**Excerpted records:**
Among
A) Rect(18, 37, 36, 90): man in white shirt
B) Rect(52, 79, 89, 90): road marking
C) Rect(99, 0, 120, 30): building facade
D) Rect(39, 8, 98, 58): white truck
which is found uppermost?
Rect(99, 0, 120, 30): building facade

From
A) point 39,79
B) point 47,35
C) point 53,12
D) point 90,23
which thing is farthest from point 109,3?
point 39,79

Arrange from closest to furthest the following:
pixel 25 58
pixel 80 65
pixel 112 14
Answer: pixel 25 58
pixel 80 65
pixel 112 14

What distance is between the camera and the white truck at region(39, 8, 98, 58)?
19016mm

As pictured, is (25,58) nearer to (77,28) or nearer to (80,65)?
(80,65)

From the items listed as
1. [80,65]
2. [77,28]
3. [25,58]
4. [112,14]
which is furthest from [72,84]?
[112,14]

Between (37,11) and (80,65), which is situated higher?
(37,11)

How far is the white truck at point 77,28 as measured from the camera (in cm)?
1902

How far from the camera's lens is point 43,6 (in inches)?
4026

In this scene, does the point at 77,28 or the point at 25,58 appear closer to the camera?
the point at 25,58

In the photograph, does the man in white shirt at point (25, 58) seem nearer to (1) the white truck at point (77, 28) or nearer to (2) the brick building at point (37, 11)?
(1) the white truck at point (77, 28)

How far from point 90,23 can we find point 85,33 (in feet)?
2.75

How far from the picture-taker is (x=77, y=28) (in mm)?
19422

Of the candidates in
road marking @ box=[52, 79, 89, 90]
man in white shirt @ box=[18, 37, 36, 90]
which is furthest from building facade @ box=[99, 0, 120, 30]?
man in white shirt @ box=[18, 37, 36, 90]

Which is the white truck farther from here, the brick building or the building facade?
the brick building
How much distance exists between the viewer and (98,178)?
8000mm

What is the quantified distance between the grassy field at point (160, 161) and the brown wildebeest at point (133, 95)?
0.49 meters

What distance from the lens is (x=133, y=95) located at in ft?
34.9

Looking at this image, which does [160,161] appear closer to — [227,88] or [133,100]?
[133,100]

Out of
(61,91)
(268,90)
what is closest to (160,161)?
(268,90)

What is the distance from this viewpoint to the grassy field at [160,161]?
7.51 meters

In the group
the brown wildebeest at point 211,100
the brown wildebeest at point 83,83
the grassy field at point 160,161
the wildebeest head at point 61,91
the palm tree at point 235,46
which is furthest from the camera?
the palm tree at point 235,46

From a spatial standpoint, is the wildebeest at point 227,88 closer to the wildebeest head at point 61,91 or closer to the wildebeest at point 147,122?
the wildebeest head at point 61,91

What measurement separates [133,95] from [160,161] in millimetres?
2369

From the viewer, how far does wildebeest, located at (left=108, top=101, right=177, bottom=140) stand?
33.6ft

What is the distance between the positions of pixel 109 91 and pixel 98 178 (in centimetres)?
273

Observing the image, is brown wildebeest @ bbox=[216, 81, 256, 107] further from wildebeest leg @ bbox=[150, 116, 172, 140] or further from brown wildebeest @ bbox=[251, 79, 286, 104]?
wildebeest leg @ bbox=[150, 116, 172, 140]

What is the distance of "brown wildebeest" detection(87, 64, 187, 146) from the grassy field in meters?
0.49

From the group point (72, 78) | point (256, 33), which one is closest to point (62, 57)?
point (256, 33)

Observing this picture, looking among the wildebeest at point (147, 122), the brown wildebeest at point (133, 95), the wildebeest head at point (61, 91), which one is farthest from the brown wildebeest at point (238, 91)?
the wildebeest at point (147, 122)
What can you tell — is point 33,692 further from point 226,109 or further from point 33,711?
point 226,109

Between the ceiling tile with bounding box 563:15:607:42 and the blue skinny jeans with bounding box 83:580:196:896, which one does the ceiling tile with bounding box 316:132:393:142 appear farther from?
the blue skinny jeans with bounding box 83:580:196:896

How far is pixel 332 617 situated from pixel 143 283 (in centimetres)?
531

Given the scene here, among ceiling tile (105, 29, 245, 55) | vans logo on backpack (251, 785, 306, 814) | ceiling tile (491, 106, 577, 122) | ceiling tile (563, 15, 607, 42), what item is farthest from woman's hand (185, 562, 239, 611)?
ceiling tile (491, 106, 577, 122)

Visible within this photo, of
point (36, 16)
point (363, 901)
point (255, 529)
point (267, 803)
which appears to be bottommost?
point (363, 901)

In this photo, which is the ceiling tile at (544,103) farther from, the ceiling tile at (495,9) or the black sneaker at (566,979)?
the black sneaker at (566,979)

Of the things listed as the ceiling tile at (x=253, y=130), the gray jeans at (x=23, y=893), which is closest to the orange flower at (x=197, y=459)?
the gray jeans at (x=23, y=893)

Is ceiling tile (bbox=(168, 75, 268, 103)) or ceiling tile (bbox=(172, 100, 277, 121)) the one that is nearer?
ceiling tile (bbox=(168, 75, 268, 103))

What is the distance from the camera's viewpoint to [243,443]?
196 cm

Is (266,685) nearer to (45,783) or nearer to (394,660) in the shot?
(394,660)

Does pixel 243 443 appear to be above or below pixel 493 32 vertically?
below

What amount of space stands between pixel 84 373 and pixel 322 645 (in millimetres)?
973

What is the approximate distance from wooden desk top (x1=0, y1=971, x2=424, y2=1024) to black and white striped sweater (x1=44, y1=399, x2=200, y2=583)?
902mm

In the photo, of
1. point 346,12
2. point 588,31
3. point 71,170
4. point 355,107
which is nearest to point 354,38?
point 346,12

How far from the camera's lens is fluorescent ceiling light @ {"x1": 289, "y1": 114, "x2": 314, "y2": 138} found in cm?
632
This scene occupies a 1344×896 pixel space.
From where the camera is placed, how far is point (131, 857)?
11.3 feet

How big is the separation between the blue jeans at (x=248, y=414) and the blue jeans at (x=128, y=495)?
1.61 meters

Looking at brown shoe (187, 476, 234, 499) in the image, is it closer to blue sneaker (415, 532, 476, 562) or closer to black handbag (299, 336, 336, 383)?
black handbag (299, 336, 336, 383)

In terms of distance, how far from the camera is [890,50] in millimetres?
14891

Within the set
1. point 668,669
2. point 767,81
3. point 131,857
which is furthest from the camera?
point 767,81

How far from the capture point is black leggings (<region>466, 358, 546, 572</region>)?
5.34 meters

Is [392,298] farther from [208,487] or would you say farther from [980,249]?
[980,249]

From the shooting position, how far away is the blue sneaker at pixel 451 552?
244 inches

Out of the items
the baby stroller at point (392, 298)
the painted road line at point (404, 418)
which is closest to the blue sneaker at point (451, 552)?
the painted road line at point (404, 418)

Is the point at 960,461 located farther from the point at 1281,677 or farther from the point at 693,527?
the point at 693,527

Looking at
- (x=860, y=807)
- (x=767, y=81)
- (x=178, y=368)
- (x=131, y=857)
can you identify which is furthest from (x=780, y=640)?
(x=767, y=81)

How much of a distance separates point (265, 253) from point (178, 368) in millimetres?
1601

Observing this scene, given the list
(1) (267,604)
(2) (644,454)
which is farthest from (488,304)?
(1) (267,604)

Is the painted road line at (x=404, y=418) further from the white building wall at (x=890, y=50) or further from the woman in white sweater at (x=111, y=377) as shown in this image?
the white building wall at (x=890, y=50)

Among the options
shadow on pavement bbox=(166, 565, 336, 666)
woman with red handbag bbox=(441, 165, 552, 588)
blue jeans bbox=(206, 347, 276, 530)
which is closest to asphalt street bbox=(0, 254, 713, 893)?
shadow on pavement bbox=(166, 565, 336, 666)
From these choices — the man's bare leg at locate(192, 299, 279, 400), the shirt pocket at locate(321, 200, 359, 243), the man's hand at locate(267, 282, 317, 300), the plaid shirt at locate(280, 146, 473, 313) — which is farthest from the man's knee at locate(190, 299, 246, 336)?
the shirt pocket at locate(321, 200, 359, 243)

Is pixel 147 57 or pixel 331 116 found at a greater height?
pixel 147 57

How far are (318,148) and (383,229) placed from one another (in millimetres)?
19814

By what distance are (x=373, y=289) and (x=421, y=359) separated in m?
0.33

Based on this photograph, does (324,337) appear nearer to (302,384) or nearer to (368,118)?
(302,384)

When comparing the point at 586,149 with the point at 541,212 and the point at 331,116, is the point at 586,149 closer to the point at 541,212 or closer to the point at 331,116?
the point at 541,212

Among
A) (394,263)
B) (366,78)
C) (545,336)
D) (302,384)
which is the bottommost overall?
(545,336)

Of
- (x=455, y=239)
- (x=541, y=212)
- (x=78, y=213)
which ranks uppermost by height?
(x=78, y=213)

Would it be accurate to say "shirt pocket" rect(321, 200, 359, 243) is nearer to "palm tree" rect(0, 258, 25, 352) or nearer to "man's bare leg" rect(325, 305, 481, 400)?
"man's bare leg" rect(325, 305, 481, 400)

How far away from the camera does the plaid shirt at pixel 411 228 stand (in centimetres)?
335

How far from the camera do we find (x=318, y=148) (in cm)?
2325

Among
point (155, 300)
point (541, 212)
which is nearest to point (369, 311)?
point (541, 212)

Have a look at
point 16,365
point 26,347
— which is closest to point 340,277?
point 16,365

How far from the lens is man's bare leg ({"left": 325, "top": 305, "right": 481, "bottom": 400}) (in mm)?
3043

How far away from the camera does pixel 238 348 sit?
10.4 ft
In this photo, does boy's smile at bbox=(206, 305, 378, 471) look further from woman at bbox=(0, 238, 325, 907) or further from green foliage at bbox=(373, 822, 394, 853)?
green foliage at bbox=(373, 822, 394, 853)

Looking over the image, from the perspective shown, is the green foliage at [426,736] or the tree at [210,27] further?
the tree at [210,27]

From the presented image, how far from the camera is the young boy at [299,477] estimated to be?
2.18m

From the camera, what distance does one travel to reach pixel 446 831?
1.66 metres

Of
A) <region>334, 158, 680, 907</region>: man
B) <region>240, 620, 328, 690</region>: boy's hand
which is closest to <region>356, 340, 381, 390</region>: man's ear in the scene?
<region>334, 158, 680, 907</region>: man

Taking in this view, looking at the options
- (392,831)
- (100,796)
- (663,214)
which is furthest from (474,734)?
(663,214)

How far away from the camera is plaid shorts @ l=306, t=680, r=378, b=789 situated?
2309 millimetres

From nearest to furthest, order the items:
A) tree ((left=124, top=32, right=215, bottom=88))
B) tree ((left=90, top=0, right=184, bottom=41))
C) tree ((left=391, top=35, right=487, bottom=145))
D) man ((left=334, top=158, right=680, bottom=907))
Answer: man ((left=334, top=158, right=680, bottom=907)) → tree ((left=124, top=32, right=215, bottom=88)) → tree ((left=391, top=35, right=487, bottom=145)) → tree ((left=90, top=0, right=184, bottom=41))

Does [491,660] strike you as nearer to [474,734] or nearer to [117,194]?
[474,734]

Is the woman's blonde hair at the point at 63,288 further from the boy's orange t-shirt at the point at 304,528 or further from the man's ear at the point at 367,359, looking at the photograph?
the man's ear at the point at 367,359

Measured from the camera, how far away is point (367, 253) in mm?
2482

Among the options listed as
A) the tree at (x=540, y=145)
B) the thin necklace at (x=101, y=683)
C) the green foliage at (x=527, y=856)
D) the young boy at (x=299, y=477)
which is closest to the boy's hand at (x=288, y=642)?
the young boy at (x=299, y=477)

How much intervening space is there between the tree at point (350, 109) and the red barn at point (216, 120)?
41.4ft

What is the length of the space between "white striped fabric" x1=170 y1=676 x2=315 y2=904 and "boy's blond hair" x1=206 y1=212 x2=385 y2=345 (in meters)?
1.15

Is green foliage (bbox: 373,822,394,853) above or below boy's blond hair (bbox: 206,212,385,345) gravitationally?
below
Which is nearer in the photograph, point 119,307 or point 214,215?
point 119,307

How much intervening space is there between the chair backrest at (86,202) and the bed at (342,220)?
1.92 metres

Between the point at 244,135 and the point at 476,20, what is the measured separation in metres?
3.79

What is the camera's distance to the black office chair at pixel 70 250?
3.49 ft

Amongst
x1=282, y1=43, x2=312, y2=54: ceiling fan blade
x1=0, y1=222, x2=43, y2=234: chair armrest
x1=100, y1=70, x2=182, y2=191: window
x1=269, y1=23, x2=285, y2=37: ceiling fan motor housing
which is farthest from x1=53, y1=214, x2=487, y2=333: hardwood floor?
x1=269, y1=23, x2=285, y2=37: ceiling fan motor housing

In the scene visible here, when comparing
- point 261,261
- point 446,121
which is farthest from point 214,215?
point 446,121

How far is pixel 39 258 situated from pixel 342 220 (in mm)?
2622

**Work required:** Reproduce everything from the row containing "Between the point" down to the last of the rows above, both ends included.

**Solution to this task:**
Between the point at 244,135 and the point at 476,20, what is the measured separation in metres?
3.79

What is the camera's distance to the black office chair at pixel 70 250?
3.49 ft

Amongst
x1=282, y1=43, x2=312, y2=54: ceiling fan blade
x1=0, y1=222, x2=43, y2=234: chair armrest
x1=100, y1=70, x2=182, y2=191: window
x1=269, y1=23, x2=285, y2=37: ceiling fan motor housing
which is farthest from x1=53, y1=214, x2=487, y2=333: hardwood floor?
x1=269, y1=23, x2=285, y2=37: ceiling fan motor housing

In the scene visible here, when comparing
- point 261,261
- point 446,121
which is farthest from point 214,215?
point 446,121

How far is pixel 39 258 situated from pixel 342 220 (in mm)?
2622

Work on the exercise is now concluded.